Krótki wypad do Parku rozpoczęliśmy od złapania noclegu w Świętej Katarzynie, małej wiosce słynącej z Zespołu Klasztornego Bernardynek. My zatrzymaliśmy się bardzo blisko wyjścia na główne szlaki: czerwony na Łysicę i niebieski w kierunku Bodzentyna. Ponieważ tym pierwszym przeszliśmy 4 lata temu, dlatego teraz wybraliśmy niebieski. Jest to bardzo malownicza, cicha trasa przebiegająca przez tereny podmokłe, stąd ustawione gdzieniegdzie kładki. Szlakiem wychodzi się przepiękną drogą lokalną do Bodzentyna.


PIEKARNIA KIERNOŻYCKICH
Bodzentyn jest jedną z ciekawszych miejscowości na mapach Gór Świętokrzyskich, tutaj też swoją siedzibę ma dyrekcja Świętokrzyskiego Parku Narodowego. Bodzentyn ma w turystycznym menu całkiem ładny rynek, a właściwie...dwa rynki. Miejsce słynie z produkcji mocnej, pieprznej kiełbasy, kwasu buraczanego i chleba, wypiekanego od 1937 roku w ten sam sposób - tworząc zakwas metodą 24 godzinnej, 4 etapowej fermentacji. Chleb ten powstaje w kultowej piekarni założonej przez Stanisława Kiernożyckiego. Bochenki pieczone są w reliktowych formach w piecu opalanym drewnem, a ciasto miesza maszyna, działająca nieprzerwanie od ponad 60 lat. W tej wyjątkowej, muzealnej piekarni pracuje człowiek, który zaczął jako czternastolatek, a dziś ma 75 lat.
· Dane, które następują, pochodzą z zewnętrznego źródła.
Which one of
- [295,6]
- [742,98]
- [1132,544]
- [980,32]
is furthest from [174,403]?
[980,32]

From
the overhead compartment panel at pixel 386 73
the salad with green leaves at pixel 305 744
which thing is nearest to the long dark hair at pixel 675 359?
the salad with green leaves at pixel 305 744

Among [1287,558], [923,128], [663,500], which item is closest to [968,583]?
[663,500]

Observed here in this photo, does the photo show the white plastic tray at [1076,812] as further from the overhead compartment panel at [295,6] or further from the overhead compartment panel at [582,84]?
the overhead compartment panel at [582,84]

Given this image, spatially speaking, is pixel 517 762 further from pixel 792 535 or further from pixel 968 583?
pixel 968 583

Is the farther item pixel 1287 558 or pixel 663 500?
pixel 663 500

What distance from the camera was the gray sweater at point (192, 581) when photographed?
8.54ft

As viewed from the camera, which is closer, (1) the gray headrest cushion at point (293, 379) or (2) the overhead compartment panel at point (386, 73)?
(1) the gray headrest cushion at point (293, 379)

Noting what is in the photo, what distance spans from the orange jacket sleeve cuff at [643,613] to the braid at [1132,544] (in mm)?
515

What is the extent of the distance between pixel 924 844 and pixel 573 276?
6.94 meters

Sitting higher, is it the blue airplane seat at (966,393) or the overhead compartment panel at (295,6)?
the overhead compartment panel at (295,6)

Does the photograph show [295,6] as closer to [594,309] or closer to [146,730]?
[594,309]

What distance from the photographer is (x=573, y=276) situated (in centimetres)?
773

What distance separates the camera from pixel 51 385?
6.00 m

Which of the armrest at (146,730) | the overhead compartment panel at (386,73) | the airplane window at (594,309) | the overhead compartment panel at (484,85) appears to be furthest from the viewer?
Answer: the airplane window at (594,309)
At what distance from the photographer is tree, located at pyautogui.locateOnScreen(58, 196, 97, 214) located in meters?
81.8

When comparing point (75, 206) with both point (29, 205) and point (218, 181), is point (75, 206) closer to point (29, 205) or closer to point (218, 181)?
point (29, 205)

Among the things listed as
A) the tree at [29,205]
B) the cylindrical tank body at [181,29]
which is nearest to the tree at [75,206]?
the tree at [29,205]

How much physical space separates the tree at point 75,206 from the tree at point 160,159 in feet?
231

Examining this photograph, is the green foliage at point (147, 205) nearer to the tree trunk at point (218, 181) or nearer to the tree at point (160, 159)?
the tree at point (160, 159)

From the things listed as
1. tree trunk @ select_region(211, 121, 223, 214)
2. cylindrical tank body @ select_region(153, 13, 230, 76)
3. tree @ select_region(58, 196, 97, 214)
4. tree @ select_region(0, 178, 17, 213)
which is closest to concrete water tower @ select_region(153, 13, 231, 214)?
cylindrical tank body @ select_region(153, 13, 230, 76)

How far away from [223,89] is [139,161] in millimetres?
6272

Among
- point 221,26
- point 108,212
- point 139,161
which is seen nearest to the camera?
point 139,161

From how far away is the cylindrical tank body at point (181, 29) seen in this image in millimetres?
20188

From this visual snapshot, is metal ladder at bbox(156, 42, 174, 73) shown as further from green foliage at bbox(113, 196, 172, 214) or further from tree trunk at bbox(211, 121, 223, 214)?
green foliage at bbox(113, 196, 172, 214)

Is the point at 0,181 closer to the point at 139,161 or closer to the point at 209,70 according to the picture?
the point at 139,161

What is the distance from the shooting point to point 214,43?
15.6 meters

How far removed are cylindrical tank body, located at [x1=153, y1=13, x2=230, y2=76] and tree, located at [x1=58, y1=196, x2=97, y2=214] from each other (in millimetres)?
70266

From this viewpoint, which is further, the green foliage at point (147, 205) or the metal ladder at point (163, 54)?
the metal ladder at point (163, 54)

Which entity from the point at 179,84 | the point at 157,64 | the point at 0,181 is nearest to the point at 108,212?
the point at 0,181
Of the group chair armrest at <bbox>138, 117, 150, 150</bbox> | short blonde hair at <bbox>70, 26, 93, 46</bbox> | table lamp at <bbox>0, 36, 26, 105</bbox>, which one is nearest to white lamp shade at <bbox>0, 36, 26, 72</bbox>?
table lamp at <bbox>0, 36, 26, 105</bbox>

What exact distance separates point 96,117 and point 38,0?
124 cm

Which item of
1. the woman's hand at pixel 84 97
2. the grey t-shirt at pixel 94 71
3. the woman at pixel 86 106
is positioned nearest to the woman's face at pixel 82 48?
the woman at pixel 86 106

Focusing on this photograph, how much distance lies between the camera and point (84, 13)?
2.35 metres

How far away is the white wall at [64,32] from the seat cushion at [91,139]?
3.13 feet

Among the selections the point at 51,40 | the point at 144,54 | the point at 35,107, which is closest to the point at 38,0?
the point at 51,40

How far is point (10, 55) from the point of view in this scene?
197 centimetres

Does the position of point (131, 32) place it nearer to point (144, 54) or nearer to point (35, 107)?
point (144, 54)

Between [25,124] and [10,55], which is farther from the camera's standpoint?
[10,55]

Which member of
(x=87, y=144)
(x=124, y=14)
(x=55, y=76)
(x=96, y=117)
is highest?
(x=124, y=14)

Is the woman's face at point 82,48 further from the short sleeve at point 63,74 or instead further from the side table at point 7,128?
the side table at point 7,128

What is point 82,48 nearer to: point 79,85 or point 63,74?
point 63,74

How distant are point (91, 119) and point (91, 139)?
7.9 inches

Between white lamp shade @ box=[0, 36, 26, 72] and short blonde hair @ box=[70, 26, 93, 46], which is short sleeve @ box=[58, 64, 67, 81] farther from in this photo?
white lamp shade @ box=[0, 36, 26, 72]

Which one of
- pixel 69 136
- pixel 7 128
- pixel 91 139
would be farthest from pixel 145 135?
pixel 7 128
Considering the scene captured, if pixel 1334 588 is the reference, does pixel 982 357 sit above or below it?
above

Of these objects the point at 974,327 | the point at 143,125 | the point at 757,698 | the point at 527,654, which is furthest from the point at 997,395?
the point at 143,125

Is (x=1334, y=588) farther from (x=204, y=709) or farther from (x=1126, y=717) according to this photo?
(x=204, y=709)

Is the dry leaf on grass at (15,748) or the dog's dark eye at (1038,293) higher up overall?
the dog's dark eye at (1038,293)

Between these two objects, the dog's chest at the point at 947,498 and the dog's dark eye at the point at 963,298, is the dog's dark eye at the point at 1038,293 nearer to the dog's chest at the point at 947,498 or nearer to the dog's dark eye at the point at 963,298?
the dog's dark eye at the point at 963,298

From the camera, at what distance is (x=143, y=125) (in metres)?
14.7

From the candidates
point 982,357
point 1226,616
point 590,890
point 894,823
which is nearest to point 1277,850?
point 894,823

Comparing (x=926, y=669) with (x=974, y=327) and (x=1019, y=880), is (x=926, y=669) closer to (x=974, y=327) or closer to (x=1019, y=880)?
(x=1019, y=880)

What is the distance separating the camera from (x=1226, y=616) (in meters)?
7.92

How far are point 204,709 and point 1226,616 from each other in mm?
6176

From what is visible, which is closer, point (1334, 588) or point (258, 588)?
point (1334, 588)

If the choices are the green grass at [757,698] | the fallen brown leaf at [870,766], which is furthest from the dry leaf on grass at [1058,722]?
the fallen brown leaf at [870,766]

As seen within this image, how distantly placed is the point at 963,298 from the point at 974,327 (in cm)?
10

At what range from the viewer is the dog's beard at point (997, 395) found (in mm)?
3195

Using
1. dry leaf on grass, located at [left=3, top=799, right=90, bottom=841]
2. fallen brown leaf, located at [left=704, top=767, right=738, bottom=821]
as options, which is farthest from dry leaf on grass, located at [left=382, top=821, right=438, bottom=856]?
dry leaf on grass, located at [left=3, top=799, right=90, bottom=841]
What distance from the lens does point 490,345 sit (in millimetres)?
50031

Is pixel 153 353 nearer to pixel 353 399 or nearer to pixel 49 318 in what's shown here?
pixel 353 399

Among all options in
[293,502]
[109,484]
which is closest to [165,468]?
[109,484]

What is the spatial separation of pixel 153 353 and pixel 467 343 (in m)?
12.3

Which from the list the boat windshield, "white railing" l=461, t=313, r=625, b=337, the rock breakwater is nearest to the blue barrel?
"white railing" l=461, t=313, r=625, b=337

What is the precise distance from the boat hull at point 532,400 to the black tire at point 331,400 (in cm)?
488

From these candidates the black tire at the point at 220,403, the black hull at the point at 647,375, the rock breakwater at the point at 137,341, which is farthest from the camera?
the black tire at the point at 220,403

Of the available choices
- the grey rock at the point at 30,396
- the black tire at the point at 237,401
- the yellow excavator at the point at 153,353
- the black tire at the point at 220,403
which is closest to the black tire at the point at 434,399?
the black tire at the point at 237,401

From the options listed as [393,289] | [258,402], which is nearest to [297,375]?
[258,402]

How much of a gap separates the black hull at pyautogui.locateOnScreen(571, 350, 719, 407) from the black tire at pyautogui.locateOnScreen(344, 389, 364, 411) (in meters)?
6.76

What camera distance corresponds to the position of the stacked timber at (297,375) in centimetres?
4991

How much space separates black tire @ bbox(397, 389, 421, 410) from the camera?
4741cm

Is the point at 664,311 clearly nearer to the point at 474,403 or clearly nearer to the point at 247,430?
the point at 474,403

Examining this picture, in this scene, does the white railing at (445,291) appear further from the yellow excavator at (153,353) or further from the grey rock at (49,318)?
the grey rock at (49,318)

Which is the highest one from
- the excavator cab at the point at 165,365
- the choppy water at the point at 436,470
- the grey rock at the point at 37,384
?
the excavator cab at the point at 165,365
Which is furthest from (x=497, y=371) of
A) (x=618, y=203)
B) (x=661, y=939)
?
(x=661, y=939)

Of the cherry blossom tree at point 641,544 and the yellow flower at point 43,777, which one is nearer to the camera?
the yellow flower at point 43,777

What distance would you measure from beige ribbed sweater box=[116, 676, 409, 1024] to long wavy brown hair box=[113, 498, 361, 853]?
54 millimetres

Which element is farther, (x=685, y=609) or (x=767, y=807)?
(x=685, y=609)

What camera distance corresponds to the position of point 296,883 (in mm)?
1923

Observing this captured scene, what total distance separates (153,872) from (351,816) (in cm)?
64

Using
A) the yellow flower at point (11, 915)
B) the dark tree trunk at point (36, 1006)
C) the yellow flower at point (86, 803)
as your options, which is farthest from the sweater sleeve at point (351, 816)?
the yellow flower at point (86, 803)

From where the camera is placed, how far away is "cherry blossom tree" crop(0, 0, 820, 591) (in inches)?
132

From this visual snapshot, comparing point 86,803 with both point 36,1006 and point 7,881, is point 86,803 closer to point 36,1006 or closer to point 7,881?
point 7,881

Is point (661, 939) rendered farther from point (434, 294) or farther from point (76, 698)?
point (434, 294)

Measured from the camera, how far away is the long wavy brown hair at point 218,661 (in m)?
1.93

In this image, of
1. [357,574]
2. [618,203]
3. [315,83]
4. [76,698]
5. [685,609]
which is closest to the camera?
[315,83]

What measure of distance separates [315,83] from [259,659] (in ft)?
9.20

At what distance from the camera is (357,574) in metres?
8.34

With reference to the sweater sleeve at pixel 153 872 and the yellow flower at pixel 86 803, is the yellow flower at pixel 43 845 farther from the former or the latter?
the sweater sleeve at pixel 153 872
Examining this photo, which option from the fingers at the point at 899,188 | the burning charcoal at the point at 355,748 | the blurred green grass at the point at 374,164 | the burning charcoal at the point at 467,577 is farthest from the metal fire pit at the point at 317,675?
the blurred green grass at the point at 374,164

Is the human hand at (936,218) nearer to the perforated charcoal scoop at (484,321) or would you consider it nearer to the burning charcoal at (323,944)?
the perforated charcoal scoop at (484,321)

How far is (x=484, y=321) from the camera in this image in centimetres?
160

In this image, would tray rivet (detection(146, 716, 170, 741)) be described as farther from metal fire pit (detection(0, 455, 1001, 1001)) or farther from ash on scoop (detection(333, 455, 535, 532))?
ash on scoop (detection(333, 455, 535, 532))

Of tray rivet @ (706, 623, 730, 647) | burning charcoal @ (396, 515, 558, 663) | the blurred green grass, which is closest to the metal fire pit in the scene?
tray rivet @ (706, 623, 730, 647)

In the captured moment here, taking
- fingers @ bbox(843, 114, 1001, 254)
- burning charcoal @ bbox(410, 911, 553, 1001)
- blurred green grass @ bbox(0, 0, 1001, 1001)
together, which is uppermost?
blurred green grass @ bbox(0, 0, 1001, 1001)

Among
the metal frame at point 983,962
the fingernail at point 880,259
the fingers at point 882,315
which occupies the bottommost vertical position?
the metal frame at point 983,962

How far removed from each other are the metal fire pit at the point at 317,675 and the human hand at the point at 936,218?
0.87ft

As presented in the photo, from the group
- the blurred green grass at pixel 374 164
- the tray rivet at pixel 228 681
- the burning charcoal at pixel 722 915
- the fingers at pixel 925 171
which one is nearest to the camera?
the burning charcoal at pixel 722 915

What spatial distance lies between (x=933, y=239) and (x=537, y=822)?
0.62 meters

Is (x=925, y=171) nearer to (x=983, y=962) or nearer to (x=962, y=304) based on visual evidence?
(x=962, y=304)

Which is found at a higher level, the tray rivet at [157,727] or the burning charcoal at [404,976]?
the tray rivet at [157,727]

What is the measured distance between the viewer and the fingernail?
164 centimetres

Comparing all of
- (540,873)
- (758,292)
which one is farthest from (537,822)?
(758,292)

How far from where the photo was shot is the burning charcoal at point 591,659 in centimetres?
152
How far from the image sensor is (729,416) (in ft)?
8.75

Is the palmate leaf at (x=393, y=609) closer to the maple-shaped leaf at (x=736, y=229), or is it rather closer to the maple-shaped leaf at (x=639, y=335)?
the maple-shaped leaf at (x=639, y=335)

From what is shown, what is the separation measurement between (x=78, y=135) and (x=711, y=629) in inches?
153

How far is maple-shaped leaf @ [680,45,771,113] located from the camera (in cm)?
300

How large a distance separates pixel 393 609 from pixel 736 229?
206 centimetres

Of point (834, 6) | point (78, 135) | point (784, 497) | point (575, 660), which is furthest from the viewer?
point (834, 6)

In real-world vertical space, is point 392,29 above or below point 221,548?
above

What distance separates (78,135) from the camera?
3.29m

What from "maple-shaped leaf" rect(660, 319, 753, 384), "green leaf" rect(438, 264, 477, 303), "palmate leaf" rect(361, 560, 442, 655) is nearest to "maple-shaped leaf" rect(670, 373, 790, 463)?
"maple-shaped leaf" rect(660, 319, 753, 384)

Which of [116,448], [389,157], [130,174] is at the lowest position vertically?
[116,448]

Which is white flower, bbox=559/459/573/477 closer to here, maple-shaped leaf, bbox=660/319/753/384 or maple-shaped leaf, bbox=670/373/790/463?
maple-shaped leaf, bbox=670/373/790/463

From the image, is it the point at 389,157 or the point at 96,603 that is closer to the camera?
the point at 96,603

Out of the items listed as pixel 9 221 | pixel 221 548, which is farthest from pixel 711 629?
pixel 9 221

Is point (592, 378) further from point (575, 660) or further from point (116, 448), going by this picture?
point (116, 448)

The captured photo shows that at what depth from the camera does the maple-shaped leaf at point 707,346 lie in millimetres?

Jest on fachowcem wypieku, ale i obsługi pieca drewnianego, bo trzeba iście mistrzowskiego wyczucia, by idealnie upiec bochenki w buchającym z drewna ogniu. "Nasze chleby są rękodziełem, wyrobem naturalnym. Dlatego jeden bochenek może być idealny, ale następny pęknie, inny będzie niekształtny. To chleby robione z pasją" - powiedział nam właściciel piekarni, wnuk mistrza Stanisława, Marek Bzówka. Faktycznie, chleby z piekarni Kiernożyckich przy ulicy Straży Pożarnej są znakomite. Najlepszych dowodem są pustki na półkach w godzinach popołudniowych. W sobotę przyjechaliśmy o godzinie 8, celem zakupienia słodkich bułek, ale i tych już o tej porze nie było. Dziś taka polityka to rzadkość, zdecydowana większość piekarń w pogoni za zyskiem, lub panicznym strachem przed widmem wyczerpania asortymentu wytwarza zbyt dużo, żeby dało się sprzedać i skonsumować. Tu, w Bodzentynie piecze się z nastawieniem na jakość a nie ilość, stąd pustki na półkach. Podziwiamy.





ZAGRODA CZERNIKIEWICZÓW
Wasąg czyli wóz, dzierżak bijak (cep), polepa (gliniana podłoga), mątewka (ręczna ubijaczka), ceber (duże, drewniane wiadro)... te i inne nazwy dawnych urządzeń gospodarstwa domowego można poznać w Bodzentyńskiej Zagrodzie Czernikiewiczów z 1809 roku, która jest eksponatem w ramach Muzeum Wsi Kieleckiej. Wykonana z drzewa jodłowego zagroda przenosi kilka epok wstecz, prezentując sprzęty domowe, oraz rolnicze. A zaczęło się od tego, że właścicielka domu nie miała pieniędzy na remont zagrody (przeciekał dach), dlatego wybudowano tej pani dom nieopodal, kobieta dostała także rentę. W ten sposób nieruchomość stała się własnością Muzeum Wsi Kieleckiej. Bardzo ciekawym eksponatem jest stępa nożna - drewniane urządzenie do mielenia zboża, gdzie tłuczek jest przymocowany do drewnianego drąga, pełniącego rolę wagi. Naciskając nogą wagę tłuczek unosi się, po zwolnieniu nacisku opada, miażdżąc zboże. Czy ktoś pamięta, że kiedyś istniał zawód tzw. druciarza, którym był człowiek drutujący pęknięte garnki, a ospa to nie tylko choroba, ale też karma z otrębów zbożowych? Bardzo fajne muzeum.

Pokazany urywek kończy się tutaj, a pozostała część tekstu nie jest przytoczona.